The worst times, though, were when he was home and he talked to her in a bored voice while he watched television.



“She’s just a kid,” he told me when I asked about her. “She’s not my real girlfriend. Besides, she lives, like, two hours away.”



“Why don’t you dump her, then?” I thought about the sound of her breath on the phone, evening out into sleep. I didn’t understand how he could want anyone more than her.



He grinned. “I don’t want to hurt her feelings.”



I slammed my hand down on the breakfast table. Stacks of plates and junk quivered. “You’re just dating her because she’s Zacharov’s daughter.”



His grin widened. “You don’t know that. Maybe I’m dating her just to mess with you.”



I wanted to tell her the truth about him, but then she’d have stopped calling.



The yakuza put pearls in their penises, one for every year they spend in jail. A guy makes a slit in the skin of his penis with a strip of bamboo and pushes the pearl inside. It must be spectacularly painful. I figured it couldn’t be nearly as bad to shove three tiny pebbles under the skin of my leg.

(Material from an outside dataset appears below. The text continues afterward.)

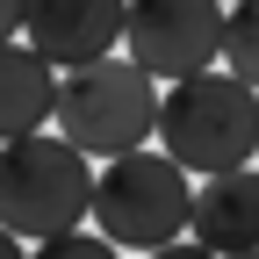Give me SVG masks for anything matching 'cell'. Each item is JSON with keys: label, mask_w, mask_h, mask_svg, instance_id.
I'll return each mask as SVG.
<instances>
[{"label": "cell", "mask_w": 259, "mask_h": 259, "mask_svg": "<svg viewBox=\"0 0 259 259\" xmlns=\"http://www.w3.org/2000/svg\"><path fill=\"white\" fill-rule=\"evenodd\" d=\"M0 259H29V245H22L15 231H0Z\"/></svg>", "instance_id": "cell-13"}, {"label": "cell", "mask_w": 259, "mask_h": 259, "mask_svg": "<svg viewBox=\"0 0 259 259\" xmlns=\"http://www.w3.org/2000/svg\"><path fill=\"white\" fill-rule=\"evenodd\" d=\"M79 216H94V166L72 137H8L0 144V231H15L22 245L79 231Z\"/></svg>", "instance_id": "cell-2"}, {"label": "cell", "mask_w": 259, "mask_h": 259, "mask_svg": "<svg viewBox=\"0 0 259 259\" xmlns=\"http://www.w3.org/2000/svg\"><path fill=\"white\" fill-rule=\"evenodd\" d=\"M223 259H259V245H245V252H223Z\"/></svg>", "instance_id": "cell-14"}, {"label": "cell", "mask_w": 259, "mask_h": 259, "mask_svg": "<svg viewBox=\"0 0 259 259\" xmlns=\"http://www.w3.org/2000/svg\"><path fill=\"white\" fill-rule=\"evenodd\" d=\"M223 65L245 87H259V0H231L223 8Z\"/></svg>", "instance_id": "cell-9"}, {"label": "cell", "mask_w": 259, "mask_h": 259, "mask_svg": "<svg viewBox=\"0 0 259 259\" xmlns=\"http://www.w3.org/2000/svg\"><path fill=\"white\" fill-rule=\"evenodd\" d=\"M223 8H231V0H223Z\"/></svg>", "instance_id": "cell-15"}, {"label": "cell", "mask_w": 259, "mask_h": 259, "mask_svg": "<svg viewBox=\"0 0 259 259\" xmlns=\"http://www.w3.org/2000/svg\"><path fill=\"white\" fill-rule=\"evenodd\" d=\"M187 166H173L166 151H115L101 173H94V223H101L108 245L151 252L166 238H187Z\"/></svg>", "instance_id": "cell-4"}, {"label": "cell", "mask_w": 259, "mask_h": 259, "mask_svg": "<svg viewBox=\"0 0 259 259\" xmlns=\"http://www.w3.org/2000/svg\"><path fill=\"white\" fill-rule=\"evenodd\" d=\"M58 137H72L87 158H115V151H137L151 130H158V79L144 72L137 58H94L72 65L58 79Z\"/></svg>", "instance_id": "cell-3"}, {"label": "cell", "mask_w": 259, "mask_h": 259, "mask_svg": "<svg viewBox=\"0 0 259 259\" xmlns=\"http://www.w3.org/2000/svg\"><path fill=\"white\" fill-rule=\"evenodd\" d=\"M187 238L209 245L216 259L259 245V173L252 166L202 173V187H194V202H187Z\"/></svg>", "instance_id": "cell-7"}, {"label": "cell", "mask_w": 259, "mask_h": 259, "mask_svg": "<svg viewBox=\"0 0 259 259\" xmlns=\"http://www.w3.org/2000/svg\"><path fill=\"white\" fill-rule=\"evenodd\" d=\"M158 151L187 173H231L252 166L259 151V87H245L231 65H209V72H187L158 94Z\"/></svg>", "instance_id": "cell-1"}, {"label": "cell", "mask_w": 259, "mask_h": 259, "mask_svg": "<svg viewBox=\"0 0 259 259\" xmlns=\"http://www.w3.org/2000/svg\"><path fill=\"white\" fill-rule=\"evenodd\" d=\"M144 259H216L209 245H194V238H166V245H151Z\"/></svg>", "instance_id": "cell-11"}, {"label": "cell", "mask_w": 259, "mask_h": 259, "mask_svg": "<svg viewBox=\"0 0 259 259\" xmlns=\"http://www.w3.org/2000/svg\"><path fill=\"white\" fill-rule=\"evenodd\" d=\"M122 15L130 0H22V36L58 72H72V65H94L122 44Z\"/></svg>", "instance_id": "cell-6"}, {"label": "cell", "mask_w": 259, "mask_h": 259, "mask_svg": "<svg viewBox=\"0 0 259 259\" xmlns=\"http://www.w3.org/2000/svg\"><path fill=\"white\" fill-rule=\"evenodd\" d=\"M130 58L151 79H187L223 58V0H130Z\"/></svg>", "instance_id": "cell-5"}, {"label": "cell", "mask_w": 259, "mask_h": 259, "mask_svg": "<svg viewBox=\"0 0 259 259\" xmlns=\"http://www.w3.org/2000/svg\"><path fill=\"white\" fill-rule=\"evenodd\" d=\"M29 259H122L101 231H58V238H36Z\"/></svg>", "instance_id": "cell-10"}, {"label": "cell", "mask_w": 259, "mask_h": 259, "mask_svg": "<svg viewBox=\"0 0 259 259\" xmlns=\"http://www.w3.org/2000/svg\"><path fill=\"white\" fill-rule=\"evenodd\" d=\"M15 29H22V0H0V44L15 36Z\"/></svg>", "instance_id": "cell-12"}, {"label": "cell", "mask_w": 259, "mask_h": 259, "mask_svg": "<svg viewBox=\"0 0 259 259\" xmlns=\"http://www.w3.org/2000/svg\"><path fill=\"white\" fill-rule=\"evenodd\" d=\"M58 108V65L36 51V44H0V144L8 137H29V130H44Z\"/></svg>", "instance_id": "cell-8"}]
</instances>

In the backseat of Grandad’s car I fold up the left leg of my jeans to my knee. I bought what I thought were the necessary supplies at the nearby mart, and now, in the parking lot, I dump them out of the plastic bag and onto the seat. First I shave a three-inch spot on my calf with a disposable razor and splash it clean with bottled water. It’s slow going. The razor’s cheap, and by the time I’m done, my skin is red and bleeding from tiny cuts.



I realize I don’t have anything to mop up what’s likely to be more blood than I expected. I take off my shirt and press it to the skin, ignoring the sting. I have a bottle of hydrogen peroxide to sterilize with, but I don’t. Maybe I’ll have the balls to use it at the end, but right now my leg is hurting enough.



Sliding a razor blade out of a box of them, I look guiltily out the window of the car. Families are walking through the lot, children pushed in the baskets of carts, men carrying trays of coffees. Don’t look, I tell them silently, and slide the sharp edge over my leg.



It goes in so easily and with so little pain that it frightens me. I feel only a sharp sting and a cold strangeness move through my limbs. It even seems to trick my skin, because for a moment there’s only a line on my leg where the flesh parts. Then blood blooms along the cut, first in spots, then welling up in a long strip of red.